**Stored entries:**

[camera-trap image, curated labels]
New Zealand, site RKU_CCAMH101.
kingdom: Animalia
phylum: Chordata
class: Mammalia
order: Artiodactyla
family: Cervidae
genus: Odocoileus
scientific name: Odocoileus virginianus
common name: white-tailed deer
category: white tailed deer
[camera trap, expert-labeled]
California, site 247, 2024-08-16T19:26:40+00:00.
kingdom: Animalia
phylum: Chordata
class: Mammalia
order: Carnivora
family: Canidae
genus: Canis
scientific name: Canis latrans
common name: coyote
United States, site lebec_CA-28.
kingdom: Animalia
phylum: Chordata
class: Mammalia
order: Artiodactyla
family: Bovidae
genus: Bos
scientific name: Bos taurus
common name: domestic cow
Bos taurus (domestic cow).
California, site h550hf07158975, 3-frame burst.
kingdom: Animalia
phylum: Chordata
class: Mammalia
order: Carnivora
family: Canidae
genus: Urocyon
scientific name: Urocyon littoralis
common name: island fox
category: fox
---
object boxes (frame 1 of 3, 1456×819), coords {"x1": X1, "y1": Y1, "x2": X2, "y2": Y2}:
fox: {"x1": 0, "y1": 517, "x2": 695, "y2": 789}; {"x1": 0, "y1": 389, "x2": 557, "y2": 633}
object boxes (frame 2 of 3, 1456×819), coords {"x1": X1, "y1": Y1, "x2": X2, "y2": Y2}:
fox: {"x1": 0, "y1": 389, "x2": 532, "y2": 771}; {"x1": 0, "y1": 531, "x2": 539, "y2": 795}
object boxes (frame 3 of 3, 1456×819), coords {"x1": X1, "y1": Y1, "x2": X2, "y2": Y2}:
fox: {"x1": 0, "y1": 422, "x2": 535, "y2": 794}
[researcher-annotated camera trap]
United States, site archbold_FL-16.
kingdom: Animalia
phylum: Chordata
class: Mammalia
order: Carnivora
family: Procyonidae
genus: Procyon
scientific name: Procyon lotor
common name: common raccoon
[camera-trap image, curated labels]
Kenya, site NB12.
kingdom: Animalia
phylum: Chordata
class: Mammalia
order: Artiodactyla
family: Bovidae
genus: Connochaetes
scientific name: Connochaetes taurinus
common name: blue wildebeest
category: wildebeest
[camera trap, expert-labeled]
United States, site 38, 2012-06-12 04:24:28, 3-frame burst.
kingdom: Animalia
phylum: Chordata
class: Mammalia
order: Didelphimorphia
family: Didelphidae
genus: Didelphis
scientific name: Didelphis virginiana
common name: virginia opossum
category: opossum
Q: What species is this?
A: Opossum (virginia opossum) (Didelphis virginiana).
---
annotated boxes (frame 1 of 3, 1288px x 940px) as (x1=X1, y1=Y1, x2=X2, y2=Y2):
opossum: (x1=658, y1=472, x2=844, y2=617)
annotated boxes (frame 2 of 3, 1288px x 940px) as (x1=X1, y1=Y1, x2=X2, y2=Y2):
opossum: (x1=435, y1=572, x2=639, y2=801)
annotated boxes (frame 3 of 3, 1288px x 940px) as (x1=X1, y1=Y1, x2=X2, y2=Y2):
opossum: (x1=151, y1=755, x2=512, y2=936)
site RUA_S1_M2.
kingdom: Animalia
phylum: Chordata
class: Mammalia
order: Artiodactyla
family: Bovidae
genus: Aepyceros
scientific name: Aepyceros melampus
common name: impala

**Problem description:**
Quote all the records. Keep every word exact.

**Exercise response:**
[camera-trap image, curated labels]
New Zealand, site RKU_CCAMH101.
kingdom: Animalia
phylum: Chordata
class: Mammalia
order: Artiodactyla
family: Cervidae
genus: Odocoileus
scientific name: Odocoileus virginianus
common name: white-tailed deer
category: white tailed deer
[camera trap, expert-labeled]
California, site 247, 2024-08-16T19:26:40+00:00.
kingdom: Animalia
phylum: Chordata
class: Mammalia
order: Carnivora
family: Canidae
genus: Canis
scientific name: Canis latrans
common name: coyote
United States, site lebec_CA-28.
kingdom: Animalia
phylum: Chordata
class: Mammalia
order: Artiodactyla
family: Bovidae
genus: Bos
scientific name: Bos taurus
common name: domestic cow
Bos taurus (domestic cow).
California, site h550hf07158975, 3-frame burst.
kingdom: Animalia
phylum: Chordata
class: Mammalia
order: Carnivora
family: Canidae
genus: Urocyon
scientific name: Urocyon littoralis
common name: island fox
category: fox
---
object boxes (frame 1 of 3, 1456×819), coords {"x1": X1, "y1": Y1, "x2": X2, "y2": Y2}:
fox: {"x1": 0, "y1": 517, "x2": 695, "y2": 789}; {"x1": 0, "y1": 389, "x2": 557, "y2": 633}
object boxes (frame 2 of 3, 1456×819), coords {"x1": X1, "y1": Y1, "x2": X2, "y2": Y2}:
fox: {"x1": 0, "y1": 389, "x2": 532, "y2": 771}; {"x1": 0, "y1": 531, "x2": 539, "y2": 795}
object boxes (frame 3 of 3, 1456×819), coords {"x1": X1, "y1": Y1, "x2": X2, "y2": Y2}:
fox: {"x1": 0, "y1": 422, "x2": 535, "y2": 794}
[researcher-annotated camera trap]
United States, site archbold_FL-16.
kingdom: Animalia
phylum: Chordata
class: Mammalia
order: Carnivora
family: Procyonidae
genus: Procyon
scientific name: Procyon lotor
common name: common raccoon
[camera-trap image, curated labels]
Kenya, site NB12.
kingdom: Animalia
phylum: Chordata
class: Mammalia
order: Artiodactyla
family: Bovidae
genus: Connochaetes
scientific name: Connochaetes taurinus
common name: blue wildebeest
category: wildebeest
[camera trap, expert-labeled]
United States, site 38, 2012-06-12 04:24:28, 3-frame burst.
kingdom: Animalia
phylum: Chordata
class: Mammalia
order: Didelphimorphia
family: Didelphidae
genus: Didelphis
scientific name: Didelphis virginiana
common name: virginia opossum
category: opossum
Q: What species is this?
A: Opossum (virginia opossum) (Didelphis virginiana).
---
annotated boxes (frame 1 of 3, 1288px x 940px) as (x1=X1, y1=Y1, x2=X2, y2=Y2):
opossum: (x1=658, y1=472, x2=844, y2=617)
annotated boxes (frame 2 of 3, 1288px x 940px) as (x1=X1, y1=Y1, x2=X2, y2=Y2):
opossum: (x1=435, y1=572, x2=639, y2=801)
annotated boxes (frame 3 of 3, 1288px x 940px) as (x1=X1, y1=Y1, x2=X2, y2=Y2):
opossum: (x1=151, y1=755, x2=512, y2=936)
site RUA_S1_M2.
kingdom: Animalia
phylum: Chordata
class: Mammalia
order: Artiodactyla
family: Bovidae
genus: Aepyceros
scientific name: Aepyceros melampus
common name: impala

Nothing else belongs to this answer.